By 23 January, when Wuhan began the lockdown, five million people had left the city for the Chinese New Year, many carrying the coronavirus with them.
Passing the buck
‘There is no question that officials should be held responsible, as more than half of the problem is manmade,’ Fang Fang told me. ‘The hospitals knew quite early on, the doctors saw the warning signs, but the officials didn’t take it seriously. They lack common sense, judgement and the ability to deal with a crisis. This meant delay in warning and protecting the citizens.’
All of this reminds me of the SARS outbreak in 2003, which I reported on extensively when working for the BBC.
Lessons not learned
There was a whistle-blower in that crisis too, also a doctor.
Dr Jiang Yanyong was working at an army hospital in April 2003 when he heard government officials giving wrong statistics while insisting the disease was under control. Dr Jiang decided to speak up. He told the world’s media that his own hospital had already received 60 patients and seven had died, refuting the official figures.
At that time, I was a duty editor for BBC’s Chinese Service and I recall a radio interview with Dr Jiang, who told us he would take full responsibility for what he had revealed.
His bravery changed the course of the fight against SARS. Lying officials were sacked, new ones brought in and a public briefing was held daily. In the end, SARS claimed more than 800 lives worldwide.
It seems that after 17 years, the first instinct of some regional officials in China when confronted with a potential public health threat is to cover it up, putting stability first, as they see it.
Fang Fang is not surprised: ‘Chinese officials are very good at passing the buck. This has something to do with the system in which they are only responsible to their superiors but not to the public. The chaos in Wuhan proves it.’

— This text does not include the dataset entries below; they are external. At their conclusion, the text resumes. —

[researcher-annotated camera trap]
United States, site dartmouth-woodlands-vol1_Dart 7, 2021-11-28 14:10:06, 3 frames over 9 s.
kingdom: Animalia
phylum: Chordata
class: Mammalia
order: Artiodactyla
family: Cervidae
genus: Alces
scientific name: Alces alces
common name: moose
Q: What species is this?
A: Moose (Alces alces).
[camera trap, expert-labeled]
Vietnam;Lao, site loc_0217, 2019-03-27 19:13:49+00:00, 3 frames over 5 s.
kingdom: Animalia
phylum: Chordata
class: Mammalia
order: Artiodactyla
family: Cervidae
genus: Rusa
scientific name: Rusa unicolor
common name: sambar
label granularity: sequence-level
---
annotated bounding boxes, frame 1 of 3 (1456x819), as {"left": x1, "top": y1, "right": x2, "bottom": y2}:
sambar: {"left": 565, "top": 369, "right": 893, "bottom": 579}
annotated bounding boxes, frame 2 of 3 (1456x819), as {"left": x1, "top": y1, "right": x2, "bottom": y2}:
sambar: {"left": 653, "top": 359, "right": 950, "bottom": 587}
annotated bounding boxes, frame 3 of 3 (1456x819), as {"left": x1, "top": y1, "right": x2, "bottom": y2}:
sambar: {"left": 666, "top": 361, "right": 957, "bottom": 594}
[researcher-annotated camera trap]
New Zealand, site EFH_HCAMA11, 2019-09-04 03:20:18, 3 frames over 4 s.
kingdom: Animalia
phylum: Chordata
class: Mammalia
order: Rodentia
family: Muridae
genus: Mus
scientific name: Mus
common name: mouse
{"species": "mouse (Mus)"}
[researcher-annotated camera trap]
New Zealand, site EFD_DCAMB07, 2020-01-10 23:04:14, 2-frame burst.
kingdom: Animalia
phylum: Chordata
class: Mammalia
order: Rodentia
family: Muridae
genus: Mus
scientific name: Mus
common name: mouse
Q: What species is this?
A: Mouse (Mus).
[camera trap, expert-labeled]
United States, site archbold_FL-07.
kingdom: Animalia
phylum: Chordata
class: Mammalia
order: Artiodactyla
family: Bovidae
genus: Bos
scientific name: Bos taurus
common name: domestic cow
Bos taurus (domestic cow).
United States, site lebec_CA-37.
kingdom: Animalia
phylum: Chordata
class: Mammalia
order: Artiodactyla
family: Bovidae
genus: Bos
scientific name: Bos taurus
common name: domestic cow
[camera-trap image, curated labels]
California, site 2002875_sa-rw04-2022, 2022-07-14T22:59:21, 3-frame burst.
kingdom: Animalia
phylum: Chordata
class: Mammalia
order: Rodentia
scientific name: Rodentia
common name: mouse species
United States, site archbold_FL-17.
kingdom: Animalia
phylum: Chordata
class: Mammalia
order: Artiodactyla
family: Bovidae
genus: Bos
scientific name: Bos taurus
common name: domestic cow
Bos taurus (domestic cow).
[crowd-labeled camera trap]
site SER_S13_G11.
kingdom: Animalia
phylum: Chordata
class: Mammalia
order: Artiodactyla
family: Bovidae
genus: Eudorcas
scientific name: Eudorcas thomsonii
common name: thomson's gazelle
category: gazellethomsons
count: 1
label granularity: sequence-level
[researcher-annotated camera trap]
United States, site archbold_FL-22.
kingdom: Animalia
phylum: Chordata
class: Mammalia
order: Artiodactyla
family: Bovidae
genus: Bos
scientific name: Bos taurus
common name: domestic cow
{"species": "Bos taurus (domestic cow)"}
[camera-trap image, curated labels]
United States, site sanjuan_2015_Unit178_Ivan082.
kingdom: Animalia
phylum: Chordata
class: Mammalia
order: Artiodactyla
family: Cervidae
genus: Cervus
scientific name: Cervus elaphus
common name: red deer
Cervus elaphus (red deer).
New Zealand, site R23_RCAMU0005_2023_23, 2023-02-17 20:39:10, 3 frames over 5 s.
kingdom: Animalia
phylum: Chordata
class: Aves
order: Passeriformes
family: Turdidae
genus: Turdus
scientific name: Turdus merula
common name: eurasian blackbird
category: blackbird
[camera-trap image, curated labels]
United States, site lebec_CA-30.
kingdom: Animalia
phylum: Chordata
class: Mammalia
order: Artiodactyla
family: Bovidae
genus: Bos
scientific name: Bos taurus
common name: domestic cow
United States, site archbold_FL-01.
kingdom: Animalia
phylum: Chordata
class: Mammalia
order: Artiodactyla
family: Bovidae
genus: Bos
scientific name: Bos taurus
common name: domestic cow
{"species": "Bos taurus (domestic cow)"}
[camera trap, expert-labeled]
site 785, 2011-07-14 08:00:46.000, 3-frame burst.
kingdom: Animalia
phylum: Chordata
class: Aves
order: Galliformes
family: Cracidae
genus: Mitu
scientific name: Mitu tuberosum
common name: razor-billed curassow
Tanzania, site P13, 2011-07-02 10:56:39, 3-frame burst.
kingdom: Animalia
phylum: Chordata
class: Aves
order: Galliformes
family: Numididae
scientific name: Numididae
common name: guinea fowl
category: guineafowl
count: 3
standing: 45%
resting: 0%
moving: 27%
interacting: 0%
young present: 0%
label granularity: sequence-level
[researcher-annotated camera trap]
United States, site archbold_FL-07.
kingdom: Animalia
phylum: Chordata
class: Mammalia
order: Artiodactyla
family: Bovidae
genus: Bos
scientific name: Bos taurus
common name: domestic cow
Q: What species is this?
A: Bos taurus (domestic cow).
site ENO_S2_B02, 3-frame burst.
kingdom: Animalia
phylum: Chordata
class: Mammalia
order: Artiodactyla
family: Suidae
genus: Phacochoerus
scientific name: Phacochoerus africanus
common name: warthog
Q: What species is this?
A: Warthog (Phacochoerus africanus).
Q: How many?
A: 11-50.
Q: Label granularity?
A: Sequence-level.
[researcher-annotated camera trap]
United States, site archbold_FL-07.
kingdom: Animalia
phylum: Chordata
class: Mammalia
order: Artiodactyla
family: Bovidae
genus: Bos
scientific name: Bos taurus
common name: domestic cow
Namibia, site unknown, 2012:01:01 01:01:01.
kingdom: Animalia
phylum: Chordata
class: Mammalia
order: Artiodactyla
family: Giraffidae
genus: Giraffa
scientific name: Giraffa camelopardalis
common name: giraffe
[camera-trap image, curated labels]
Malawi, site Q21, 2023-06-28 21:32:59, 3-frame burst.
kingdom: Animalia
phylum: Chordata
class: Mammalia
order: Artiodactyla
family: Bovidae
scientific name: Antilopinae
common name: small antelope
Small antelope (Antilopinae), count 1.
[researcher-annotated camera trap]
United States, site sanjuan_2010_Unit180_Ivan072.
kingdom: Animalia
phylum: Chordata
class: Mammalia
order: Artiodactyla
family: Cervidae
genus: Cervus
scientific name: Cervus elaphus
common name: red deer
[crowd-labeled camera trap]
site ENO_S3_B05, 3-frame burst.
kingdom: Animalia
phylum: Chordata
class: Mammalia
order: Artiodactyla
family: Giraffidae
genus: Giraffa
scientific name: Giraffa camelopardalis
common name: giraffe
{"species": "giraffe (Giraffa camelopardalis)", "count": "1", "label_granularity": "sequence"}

In an article published in a Communist journal in mid-February, President Xi claimed that China is better equipped than other countries to cope with the coronavirus because of its strong authoritarian grip. This message has been accompanied by a crackdown on the media and further attempts to prevent people using the internet to access uncensored reports from outlets such as the BBC. My former colleagues in the Chinese service of the BBC say reporting the story accurately in the face of government censorship is a tortuous responsibility.
The system is working at full power to control its critics. Two citizen journalists who had been posting videos about Wuhan ‘disappeared’ in early February. Social media messages criticising the government are taken down quickly and accounts closed. Three foreign reporters from the Wall Street Journal were ordered to leave the country over an opinion piece that had appeared in the newspaper.
Fang Fang’s own Weibo account was suspended on the day Dr Li died. But she continues her diary on other platforms. ‘A healthy society should not have only one voice,’ she says.
She is determined to speak freely and to uphold the values of the much mourned Dr Li.